What are kicks?
A “kick”, or otherwise known as an influx, is a flow of formation fluids into the wellbore. This can be either be a deliberate influx into the well (for example, to test the production viability of a formation) or an unintentional influx. If not handled correctly, an influx can have catastrophic consequences. It is possible to control an influx by utilizing correct procedures and ensuring the crew has the correct relevant training.
Why are kicks bad?
If a kick is not handled correctly, or it is not detected early enough, it can become an uncontrolled well blowout, which puts lives, equipment, and the environment at severe risk. A blowout is defined as an uncontrolled release of formation fluids at surface. Blowouts are extremely hazardous and costly to contain once they have occurred.
How do you detect kicks?
Flow rate increase. The only way to positively identify a kick is to turn off the pump, wait for the well to stabilize, and then observe the annulus for flow. Positive flow indicates that formation fluids are likely entering the wellbore, displacing wellbore fluids.
Pit volume increase. A flow rate increase is usually the first “positive indicator” of flow during normal drilling operations, and usually triggers the crew to perform a flow-check. If the well is flowing, the crew will then normally notice a “pit-gain”, which is caused by formation fluids entering the wellbore, displacing drilling fluid from the well.
Flowing well with pumps off. Any flow of formation fluids into the wellbore will naturally displace well bore fluids. This is generally known as a “positive indicator” of flow and will require the well to be secured promptly.

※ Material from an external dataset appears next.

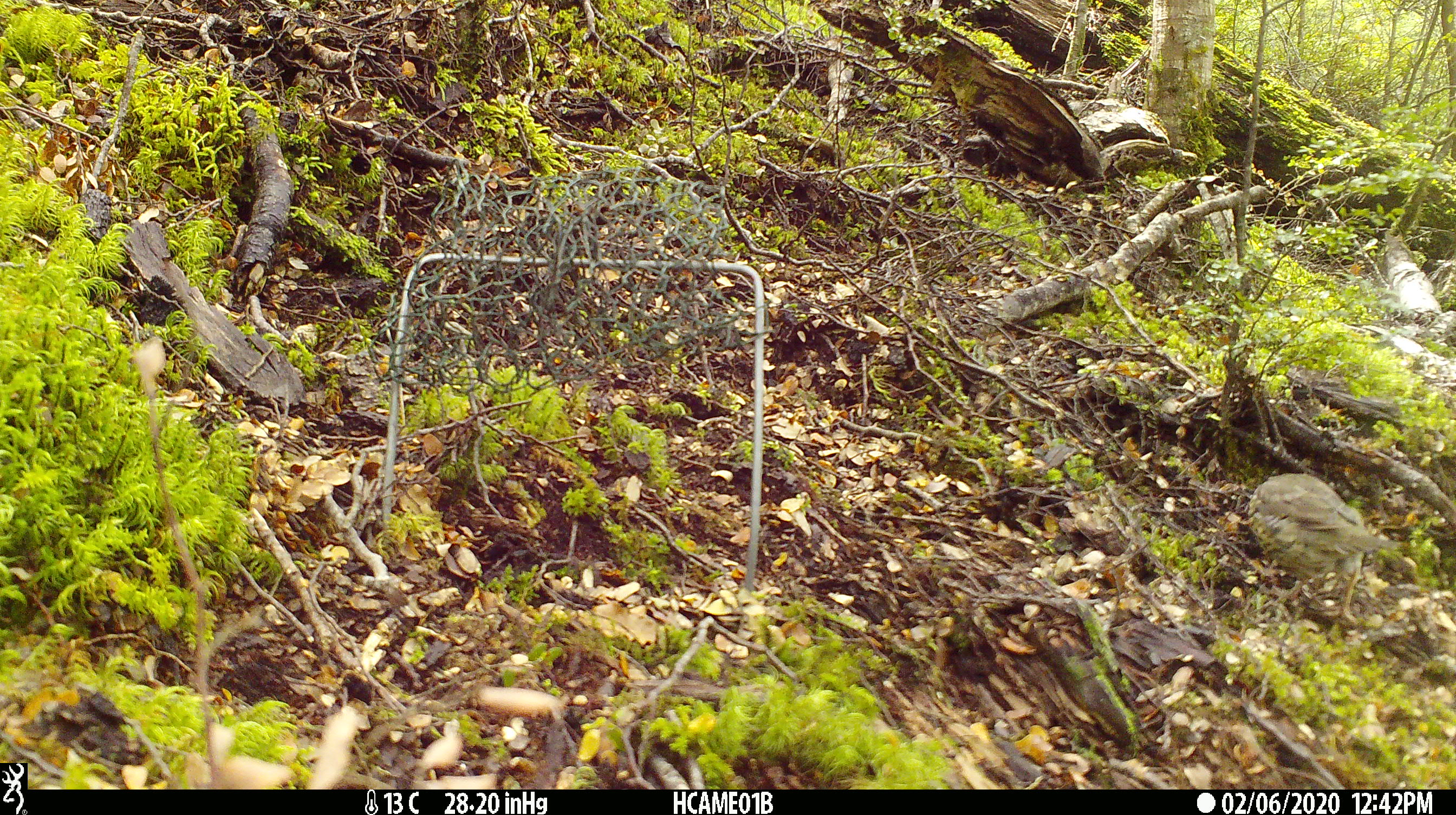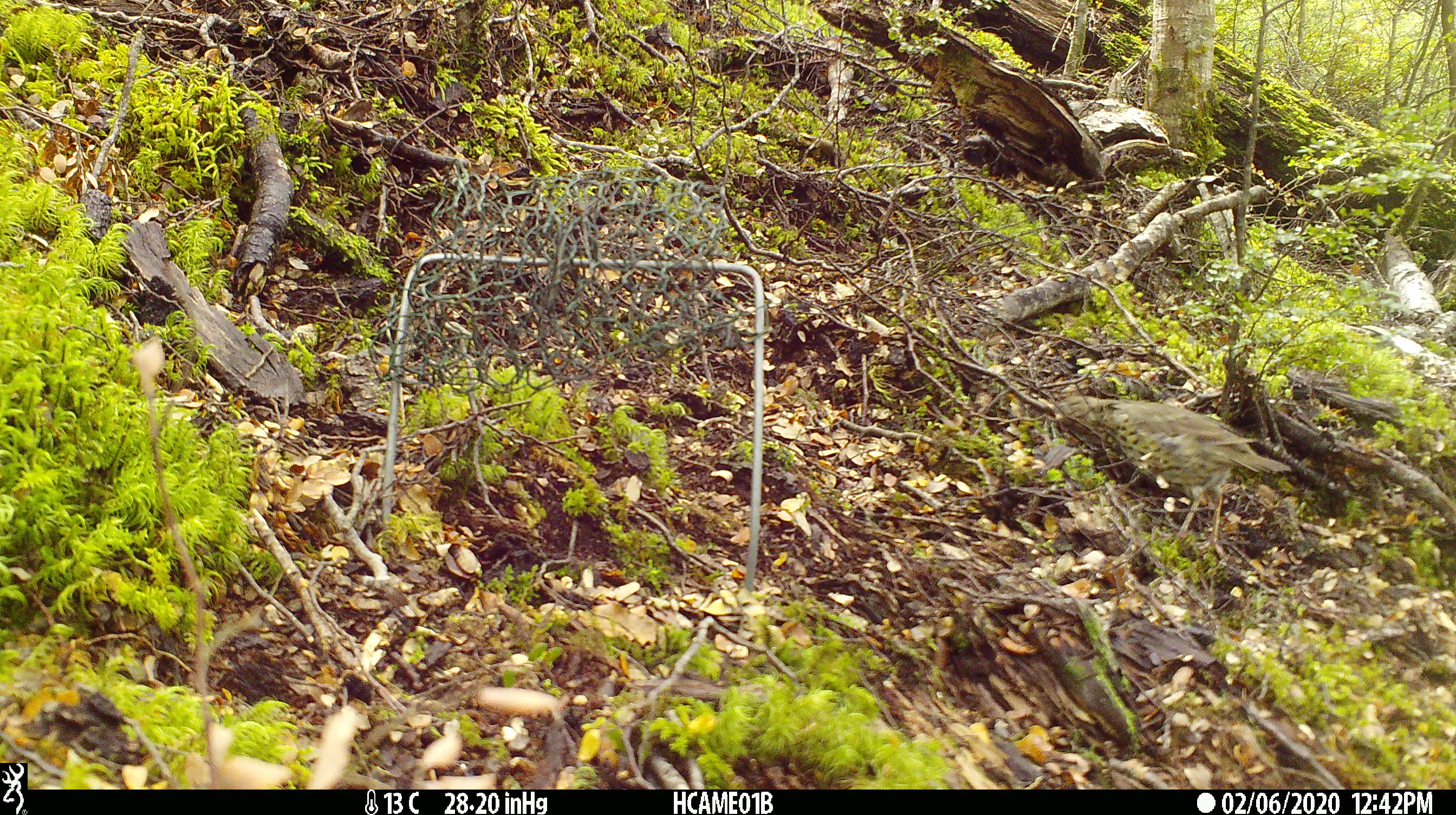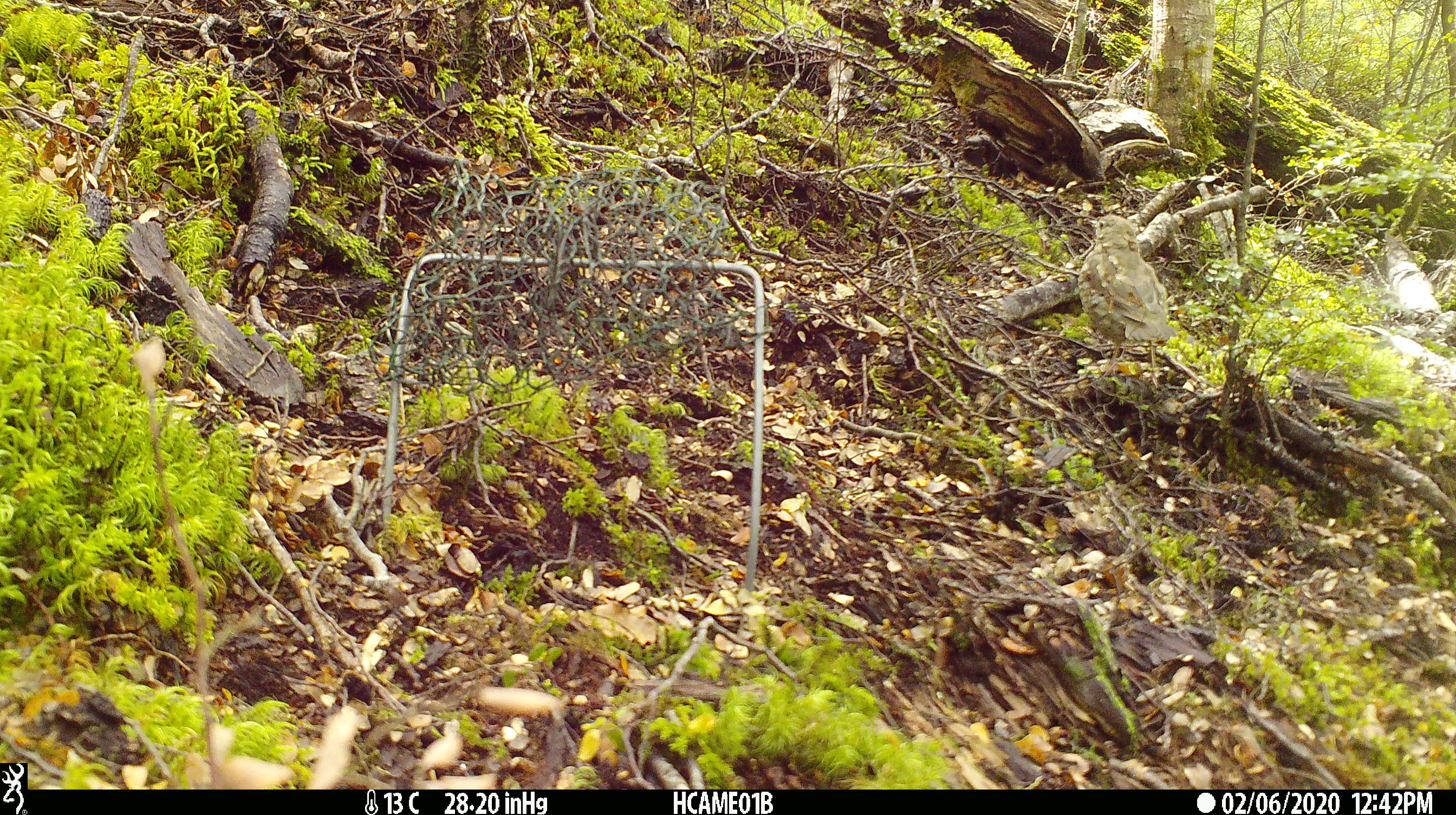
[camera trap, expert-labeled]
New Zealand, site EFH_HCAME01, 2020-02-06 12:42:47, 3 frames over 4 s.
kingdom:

Pump pressure decrease and pump stroke increase. A positive indicator of an influx with older style pumps/power systems is with a Pump pressure decrease and pump stroke increase. This situation is created due to the influx simultaneously reducing the APL near the bit, and the formation pressure increase forcing pressure upwards, reducing the pump pressure. This creates less resistance on the pump, potentially increasing the stroke rate. As newer electrical systems more accurately control the pump stroke rate, this is not a common issue on newer style rigs.

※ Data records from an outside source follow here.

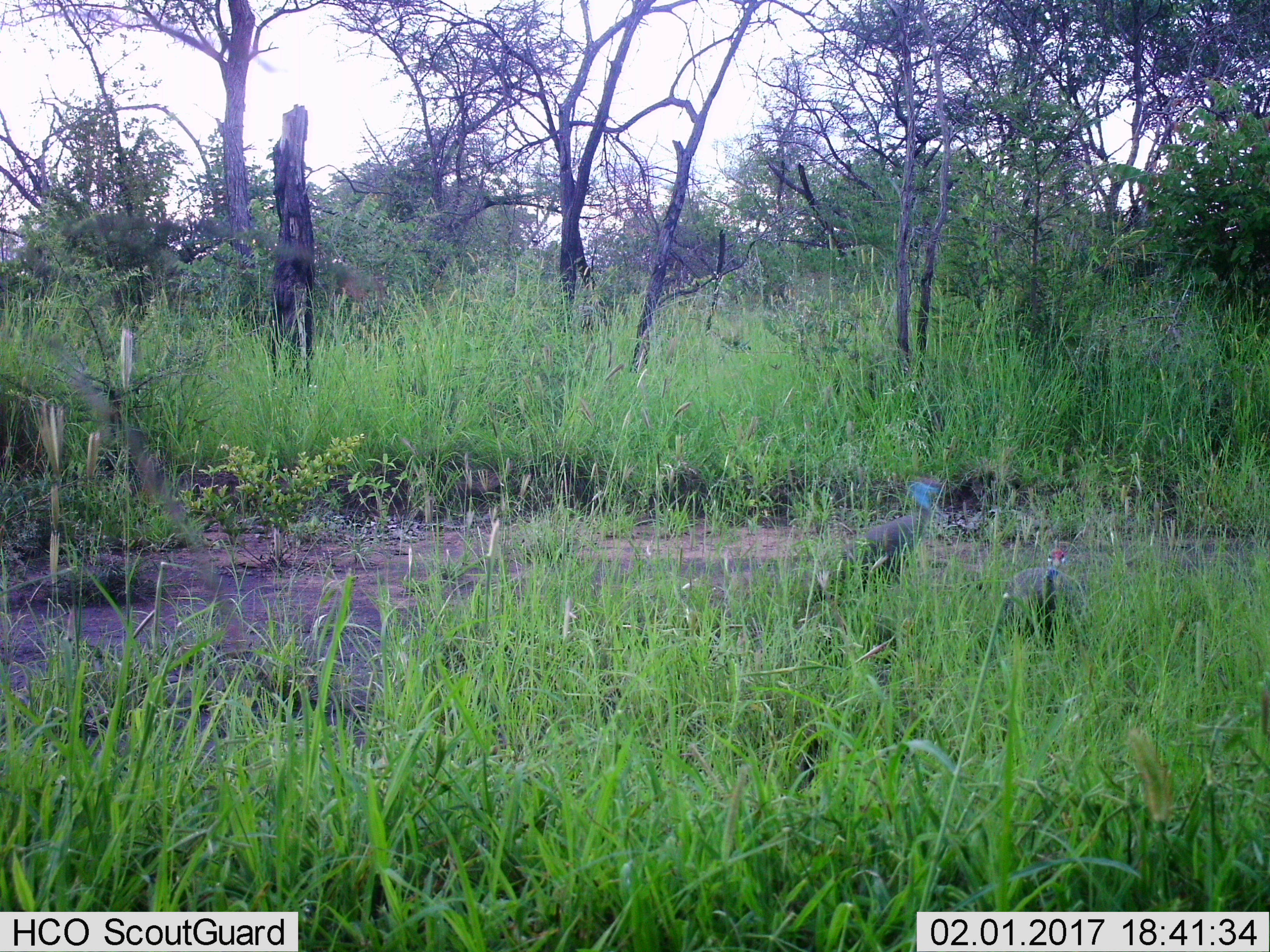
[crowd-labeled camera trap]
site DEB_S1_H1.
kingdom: Animalia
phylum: Chordata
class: Aves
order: Galliformes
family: Numididae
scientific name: Numididae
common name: guineafowl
Guineafowl (Numididae), count 2. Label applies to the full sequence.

Improper hole fill-up on trips. Monitoring fluid levels in the annulus is a critical job, because the only means of detecting a kick on trips is by constantly monitoring and comparing volumes with previous trips.
String weight change. This is often caused by the influx (usually a lighter fluid/gas) affecting buoyancy, combined with higher formation pressure, which increases the upwards cross-sectional force on the surface area of the bit. These factors can create a reduced hook load.

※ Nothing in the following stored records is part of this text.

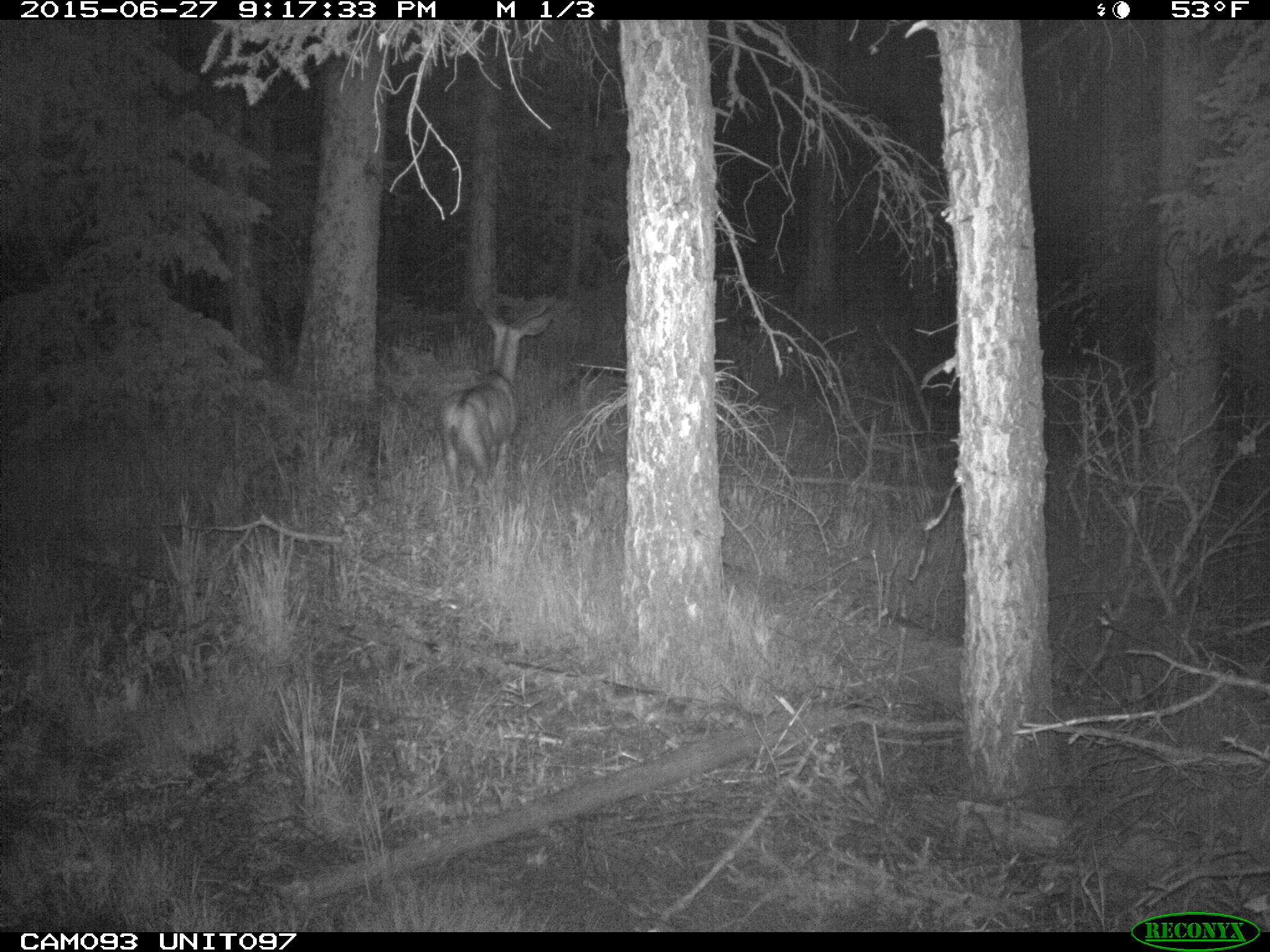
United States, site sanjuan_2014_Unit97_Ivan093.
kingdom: Animalia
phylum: Chordata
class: Mammalia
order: Artiodactyla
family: Cervidae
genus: Odocoileus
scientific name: Odocoileus hemionus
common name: mule deer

Drilling break. A drilling break is a rapid, dramatic increase (or decrease) in the rate of penetration (ROP). A “positive” drilling break (or increase in ROP) is usually a warning sign that requires a flow check, as the new formation may be more porous than previous formations, meaning that the formations may be holding higher quantities of fluids.
Cut mud weight. “Gas-Cut” mud is a situation where small quantities of drilled formation gases are released into the wellbore. This gas decreases the fluid density, reducing the hydrostatic pressure (HSP) applied by the fluid. This reduction in HSP may allow formation fluids to flow uncontrolled from the formations into the wellbore.
How do you deal with kicks?
Shut-in procedures hard vs. soft: The “Hard” shut-in method is a means of closing the well in rapidly, by firstly closing a BOP, and then opening a flow path to the closed choke manifold. This method results in a smaller influx volume but may introduce an initial pressure shock. To mitigate this, the “Soft” shut-in method was developed. The Soft shut-in firstly diverts flow through the opened remote choke, then a BOP is closed. Lastly, we slowly close the remote choke, which gradually closes in the well. This method reduces the likelihood of an initial pressure shock, but will result in a larger influx, as it takes longer to secure the well. The “Hard” shut-in method is by far the most used method in industry.
Does a well’s status as HPHT, horizontal, future carbon capture, future hydrogen storage change anything?
All of these factors will affect how we deal with incidents whilst drilling. HPHT (High Pressure / High Temperature) wells will have increased pressures (which can increase drilling fluid density due to compressibility) and higher temperatures (which could decrease drilling fluid density due to thermal expansion). Horizontal wells increase formation exposure, leading to larger influxes. The angle of the well will drastically affect how the influx behaves. Storage wells can “charge” formations with the injection of additional fluids, creating abnormal formation pressures.
Discuss human factors in detecting and responding to kicks?
Driller and Crew should be empowered to shut-in the well by quickest means, using the appropriate procedure so they can act fast to secure the well, and confirm that it is secured. Correct and relevant training helps ensure the competency of the crew to identify and react to problems.